In Sacsayhuaman, there are many indications of the use of heat. Strange marks on the stones like the one on the right can be found; shiny, completely smooth and with another color to the rest of the rock.

Vitrification appears on different kinds of stones and structures. It is found on the perfectly fitted walls with irregular blocks. It is also observed on walls made with regular oblong blocks. It has been spotted on mountainsides, caves and rocks in situ. The location arrangements vary as well. Some sites are surrounded or overbuilt by walls whilst others have single exposed isolated stones. There seems to have been some very adaptable ancient technology at work.
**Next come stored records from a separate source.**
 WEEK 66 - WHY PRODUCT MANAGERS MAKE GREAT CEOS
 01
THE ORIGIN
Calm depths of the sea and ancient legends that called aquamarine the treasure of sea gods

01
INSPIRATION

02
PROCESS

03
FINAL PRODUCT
A list of vestiges where stonework seems to have been treated with this technology include; Inside the city of Cusco: the walls of Koricancha and Loreto Street, Sacsayhuaman, Kenko, Tetecaca, Templo de la Luna (or Amaru Machay), Zona X, Tambo Machay, Puca Pucara, Pisac, Ollantaytambo, Chinchero, Machu Picchu, Raqchi and in Bolivia in Tiahuanaco.

Archaeologists assume that the perfect fitting stones are the most developed style of the Incas. Regardless, there is no explanation of the shiny surfaces that can be observed. These often appear on the borders where the stones join perfectly. There has been nothing other than simple geological analysis of these stones to determine what the phenomenon is. No chemical analysis is known to have been executed. It is normally assumed that these parts were simply polished by the Incas.

During many visits to the vestiges mentioned, Jesus Gamarra and Jan Peter de Jong have examined these stones with highly reflective surfaces. They have captured many of them on video. Through personal observations and analysis of the video material, they have concluded that something other than polishing must have occurred.

The material convinces in several ways. Many cases display some or all of the following qualities mentioned below. The vitrified spots show discoloration and smoothness around the particular areas. They clearly look like the stone has been melted just in those spots.

A simple flashlight test was developed, which helps to identify the layers of glaze or glass. Filming was carried out at night with a flashlight beam passing through the glaze. This shows the reflection and diffraction of the light as it passes through the surface. Sacsayhuaman, Kenko and Loreto Street were all filmed at night using a flashlight or the nocturnal illumination to capture the effect.